- **ASSIGNED TASK**: Carry on the piece about old high school photos and 1970s styles coming back, starting right after its last sentence.

##### TEXT PASSAGE

I’ve been looking at some old family photos. Old! Some of them were of me, and, yes, that makes me . . . more than middle-aged.
Some of those pics were from my high school years. They simultaneously beg a question and shout an answer. What does “cool” do? Cool marches on!
I graduated from high school in 1975. We thought the music was cool. (Some was!) We thought the cars were cool. (My VW bug wasn’t.) And we thought the styles were cool. (Oh, the shame of it!)
I’ve been afraid, for at least a decade or so, that I’ve lived too long because . . . aargh! More than a few of those 1970s styles are back! Once was too much. But this time around, we get (no offense to my friends in this honorable line of work), the “plumber” look, too.
Behinds and belly buttons, very few of which are particularly appealing. And tattoos, too, so that with a very little body art artistic flair, it is now possible, against all celestial odds, to have the sun and the moon rising at exactly the same time on the very same teeny or tweeny hemisphere. Amazingly immodest at times (just thought I’d toss that word in since nobody ever hears it anymore), but still amazing. Not least, because the tats will still be hanging around on an 80-year-old tail section years from now but a lot farther south in the hemisphere.

##########
##### DATASET EXCERPTS

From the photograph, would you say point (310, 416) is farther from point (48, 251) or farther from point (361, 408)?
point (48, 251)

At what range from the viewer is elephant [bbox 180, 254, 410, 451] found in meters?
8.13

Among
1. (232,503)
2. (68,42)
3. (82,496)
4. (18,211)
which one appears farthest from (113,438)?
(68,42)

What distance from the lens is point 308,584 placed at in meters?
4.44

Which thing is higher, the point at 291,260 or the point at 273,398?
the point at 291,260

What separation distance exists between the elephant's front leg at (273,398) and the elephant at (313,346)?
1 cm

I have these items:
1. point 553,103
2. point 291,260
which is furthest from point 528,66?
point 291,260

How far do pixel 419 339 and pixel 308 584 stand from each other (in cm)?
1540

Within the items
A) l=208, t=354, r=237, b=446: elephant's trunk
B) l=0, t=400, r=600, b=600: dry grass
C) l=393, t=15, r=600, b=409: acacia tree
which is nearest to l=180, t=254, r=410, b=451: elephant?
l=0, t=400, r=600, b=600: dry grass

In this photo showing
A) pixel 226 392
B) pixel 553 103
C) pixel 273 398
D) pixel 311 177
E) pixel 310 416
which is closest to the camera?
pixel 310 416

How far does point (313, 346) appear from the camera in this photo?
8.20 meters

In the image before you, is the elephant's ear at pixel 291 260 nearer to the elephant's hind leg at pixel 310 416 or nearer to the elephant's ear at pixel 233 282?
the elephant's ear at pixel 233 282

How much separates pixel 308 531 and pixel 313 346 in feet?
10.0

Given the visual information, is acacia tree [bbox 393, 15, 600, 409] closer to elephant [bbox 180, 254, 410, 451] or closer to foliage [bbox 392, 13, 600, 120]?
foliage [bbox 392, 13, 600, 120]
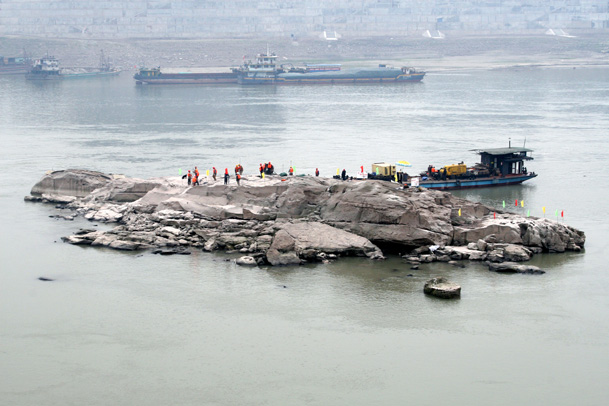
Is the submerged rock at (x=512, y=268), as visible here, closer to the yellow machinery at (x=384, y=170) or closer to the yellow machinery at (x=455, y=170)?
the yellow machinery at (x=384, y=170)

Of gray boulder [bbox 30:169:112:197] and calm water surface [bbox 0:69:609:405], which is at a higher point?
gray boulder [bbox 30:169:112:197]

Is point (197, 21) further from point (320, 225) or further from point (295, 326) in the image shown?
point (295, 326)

##########
##### DATASET EXCERPTS

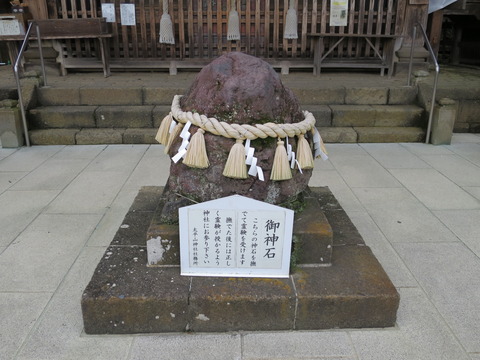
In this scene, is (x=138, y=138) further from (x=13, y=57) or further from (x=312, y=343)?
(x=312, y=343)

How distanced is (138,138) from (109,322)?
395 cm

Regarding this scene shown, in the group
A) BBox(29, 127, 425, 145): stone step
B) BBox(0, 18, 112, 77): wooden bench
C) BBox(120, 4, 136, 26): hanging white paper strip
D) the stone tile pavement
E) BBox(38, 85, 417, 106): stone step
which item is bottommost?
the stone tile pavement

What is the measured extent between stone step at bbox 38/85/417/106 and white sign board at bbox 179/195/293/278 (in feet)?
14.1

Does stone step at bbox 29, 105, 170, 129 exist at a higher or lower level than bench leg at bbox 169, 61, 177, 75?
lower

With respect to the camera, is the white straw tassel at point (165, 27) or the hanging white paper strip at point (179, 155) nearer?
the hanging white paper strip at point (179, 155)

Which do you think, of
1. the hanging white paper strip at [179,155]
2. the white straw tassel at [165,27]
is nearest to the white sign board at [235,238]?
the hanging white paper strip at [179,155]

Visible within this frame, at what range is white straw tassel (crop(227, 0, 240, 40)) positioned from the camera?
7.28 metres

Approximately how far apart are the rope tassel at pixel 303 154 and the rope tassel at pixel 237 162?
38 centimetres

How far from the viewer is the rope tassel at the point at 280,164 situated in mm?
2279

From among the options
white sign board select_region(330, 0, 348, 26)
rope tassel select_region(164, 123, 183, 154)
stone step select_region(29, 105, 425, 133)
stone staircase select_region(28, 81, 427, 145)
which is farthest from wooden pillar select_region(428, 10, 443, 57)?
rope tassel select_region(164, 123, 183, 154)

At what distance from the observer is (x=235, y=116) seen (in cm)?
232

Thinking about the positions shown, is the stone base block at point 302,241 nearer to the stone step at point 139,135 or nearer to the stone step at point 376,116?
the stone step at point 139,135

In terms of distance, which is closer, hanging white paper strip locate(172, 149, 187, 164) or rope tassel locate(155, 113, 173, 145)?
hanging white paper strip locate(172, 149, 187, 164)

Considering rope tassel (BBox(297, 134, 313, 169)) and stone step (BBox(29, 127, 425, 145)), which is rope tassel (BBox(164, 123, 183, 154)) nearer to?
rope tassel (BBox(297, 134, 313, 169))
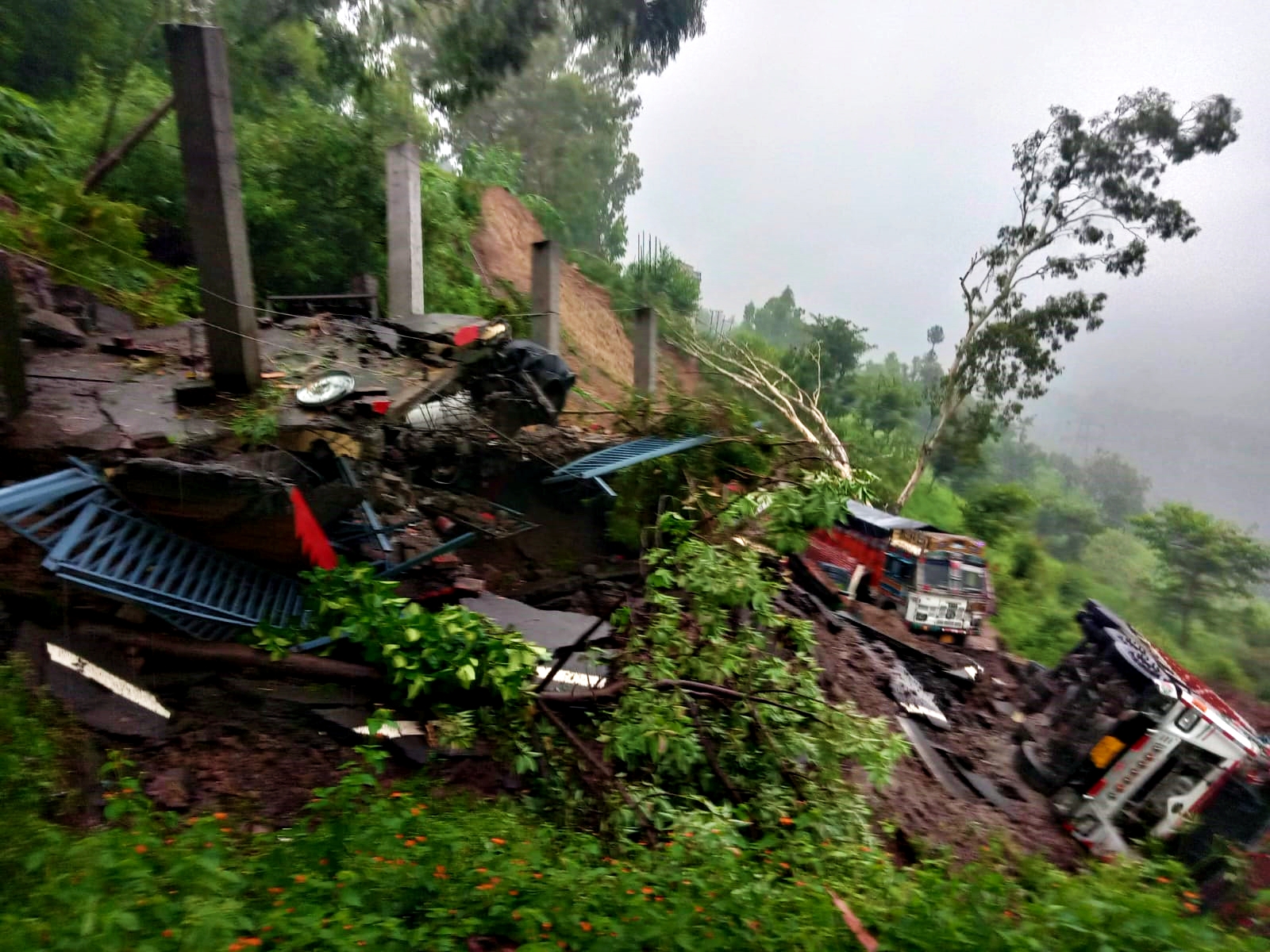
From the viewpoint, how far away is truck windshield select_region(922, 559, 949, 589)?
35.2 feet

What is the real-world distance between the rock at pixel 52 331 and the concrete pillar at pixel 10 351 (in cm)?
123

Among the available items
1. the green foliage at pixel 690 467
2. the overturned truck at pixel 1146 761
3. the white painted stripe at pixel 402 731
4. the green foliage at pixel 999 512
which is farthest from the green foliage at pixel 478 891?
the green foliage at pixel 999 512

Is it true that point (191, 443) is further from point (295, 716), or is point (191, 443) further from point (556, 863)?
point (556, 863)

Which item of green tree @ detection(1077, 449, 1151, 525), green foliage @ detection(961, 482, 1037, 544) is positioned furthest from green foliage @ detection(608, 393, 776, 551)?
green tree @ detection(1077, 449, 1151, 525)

##########

- **RESPONSE BELOW**:
Not sure if it’s a blessing or a sentence, but I might actually live long enough to see the present teens and tweens hit 40 or so. I think they’re gonna hit pretty hard.
Yep, we thought we were cool in the 70s—very full of ourselves we were—with bell bottoms and six-inch wide patent leather belts and peace symbols on chains and shaggy manes. But I will be forever grateful that none of that stuff was tattooed on! And, except for the economically disadvantaged and aging hippies, or the really wealthy and aging hippies who you can still find in some mountain areas, some southwestern desert areas, etc., where the air is really thin or mind-numbingly hot, most of my generation was pretty much cured of the style-viruses of the 70s by the 1980s.
It turns out, though, that this style stuff is like cerebral malaria. After a long period of latency, it builds up again in the bloodstream. You wake up with a fever and a throbbing head, and you’re wearing bell bottoms—again! Then you look around at some modern-day really “cool” folks, and they look exactly like the poor pathetic style-slaves still trapped between the pages of your high school yearbook who scrawled in its margins profound stuff like, “Whatever you do, don’t change!” And, good grief, maybe some didn’t. They’re baaaaaaack!
It’s the stuff of nightmares. To have decades-old styles, the equivalent of my old purple-striped bell bottoms, inked on and be condemned to live out your latter years with tats zagging six inches lower from where they once zigged. Ouch.
I’m glad God’s love never goes out of style. He loves us in all times in all places and even when we’re all caught up in all kinds of styles. He loves us—and that never changes.